Me quedo sentada en la cocina durante dos horas, arropada con mi suave albornoz, bebiendo café y mirando a la pared, estremecida y dolorida, incapaz de moverme, con las piernas sobre otra silla, una estirada como si estuviera rota y la otra flexionada. Cada poco rato tengo que cambiar de posición porque me quedo entumecida. Hago muecas de dolor.
A las nueve y media suena el teléfono, lo cojo del bolso, veo que es Guy y rechazo la llamada. Me deja un mensaje alegre en el que repite lo mismo que escribió anoche. La charla fue muy bien. Espera que la fiesta fuera divertida. Está deseando que se lo cuente todo. Cree que tendrá que pasar por el despacho y hacer unas cosillas antes de volver; ¿me importará? Puede que a él sí porque ha olvidado que había quedado con Paul para tomar algo a las ocho. Espero veinte minutos y escribo: «Perdona. Estaba en ducha. Ningún problema. Creo que tengo un virus, así que en casa. No te preocupes por esta tarde, mi noche será corta».
Tras enviar esto recuerdo que había quedado con Susannah para después de comer. Seguro que me pregunta por la fiesta. Me conoce mejor que mi propia madre. Si la veo tendré que contárselo, así que no la veré. Le envío un mensaje.
Cuando envío el mensaje me quedo con el teléfono en la mano unos minutos, mirándolo, como si esperase que después de mirarlo durante un buen rato pudiera transformarse en otro objeto, un perla tal vez, o un ratón que saltase de mi mano.
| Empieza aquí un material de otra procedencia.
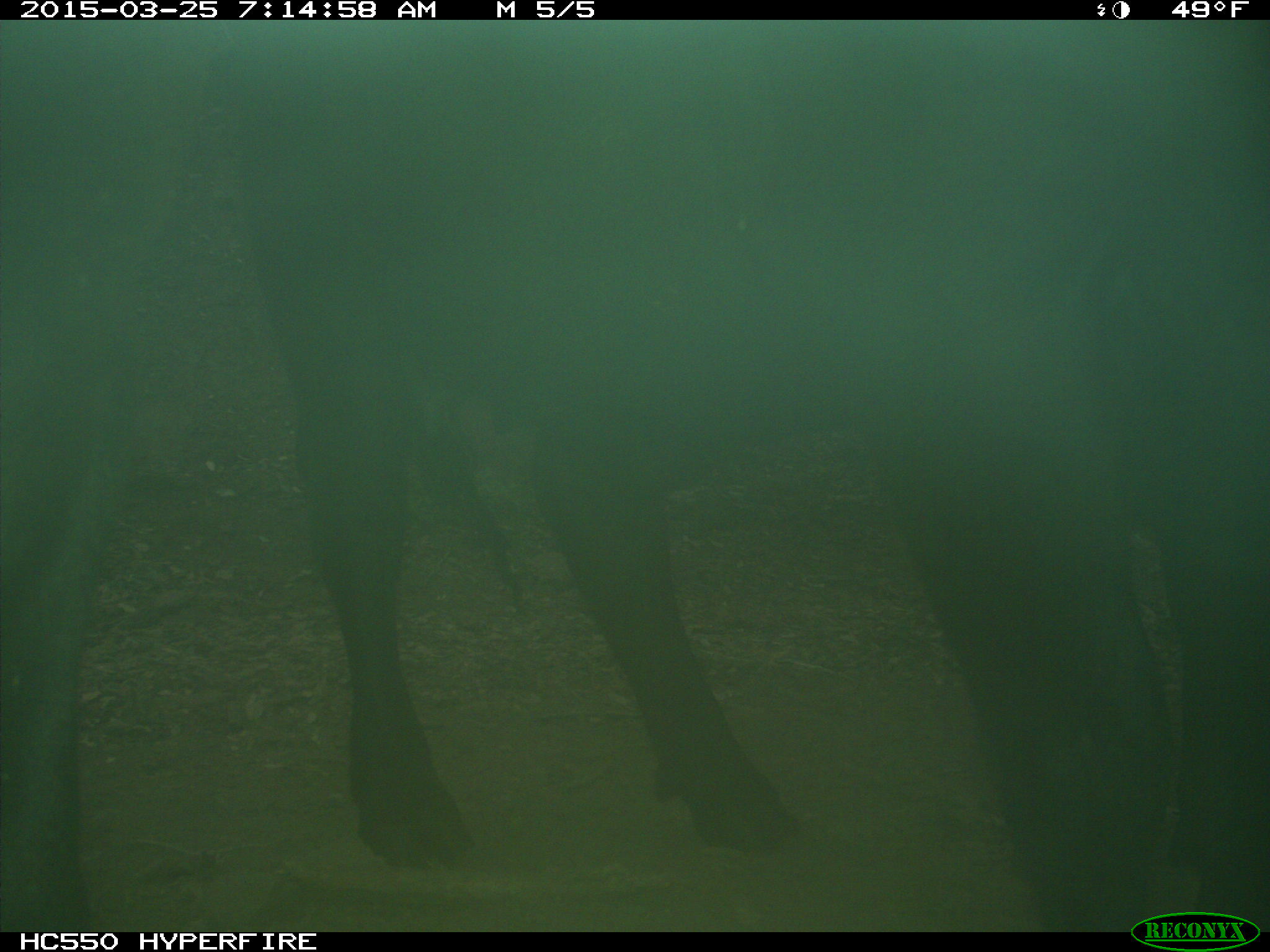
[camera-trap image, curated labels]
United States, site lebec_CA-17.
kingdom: Animalia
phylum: Chordata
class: Mammalia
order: Artiodactyla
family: Bovidae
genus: Bos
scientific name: Bos taurus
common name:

Una vez que guardas un secreto, tienes que seguir haciéndolo. Creo que es así de fácil. Así de fácil es que tu vida se transforme en una mentira.
A media mañana subo los escalones, lentamente, como una inválida, uno a uno, haciendo muecas de dolor, notando la blancura de los dedos y las venas de las manos al agarrarme a la barandilla. Me llevo el bolso y lo suelto sobre la cama. Junto a ella está el montón de ropa de fiesta que llevaba la noche anterior, mi mejor vestido, las medias, el tanga —acceso fácil— y el sujetador a juego. Voy al armario, saco una bolsa de plástico y lo pongo todo dentro. Ato la bolsa con fuerza y la oculto al fondo de mi armario. Más tarde, unas semanas después, esconderé esa bolsa dentro de otra y la depositaré en un contenedor de basura cuando vaya de compras a Harrow. En ese contenedor desaparecerán mi vestido favorito, la mejor lencería que jamás haya llevado y mi personaje festivo, para siempre jamás.
Me tumbo en la cama, sobre el edredón. Me hago un ovillo. Permanezco allí durante mucho rato observando la habitación queda y silenciosa: la lamparita de noche con la pátina de polvo en el borde de su tulipa; la alfombra, que es nueva; la pesada cómoda donde Guy guarda su ropa interior y sus camisetas, que colocamos en un espacio entre dos ventanas menor que el propio mueble. Estos objetos componen el tejido de mi vida. Los doy por garantizados. Tirito como si tuviera la gripe. No será permanente, me digo, unos cuantos días nada más. No me refiero a tiritar. Quiero dormir, pero no puedo.
Hacia el mediodía me incorporo, coloco unas almohadas detrás de mi espalda y apoyo la cabeza en el cabecero de la cama. Tengo el estómago vacío y siento náuseas, pero sé que no merece la pena intentar comer. Cojo el bolso y reviso los dos teléfonos móviles. El de prepago lo llevo en un bolsillo con cremallera. Tengo cuatro mensajes de trabajo en el móvil habitual. En el otro hay una llamada perdida tuya sin mensaje de voz. También hay un mensaje de texto: «¿Resaca? ¿Lo pasaste bien anoche? ¿Me echas de menos?».
Me siento tan deteriorada e insegura que me asaltan las lágrimas al leerlo y saber que piensas en mí, que te preguntas cómo fue la fiesta, tal vez sintiéndote un poco celoso porque no te he llamado esta mañana para explicarte cómo fue la noche.
Te contesto: «Resaca. Mala noche. Te echo mucho de menos».
Después de enviar el mensaje me quedo con el teléfono en las manos, mirándolo y deseando que suene. Si sospecharas que me ha sucedido algo, me llamarías inmediatamente para preguntarme. Imploro débilmente, como una chiquilla, para que llames. «¿A qué te refieres con “mala noche”?», preguntarías.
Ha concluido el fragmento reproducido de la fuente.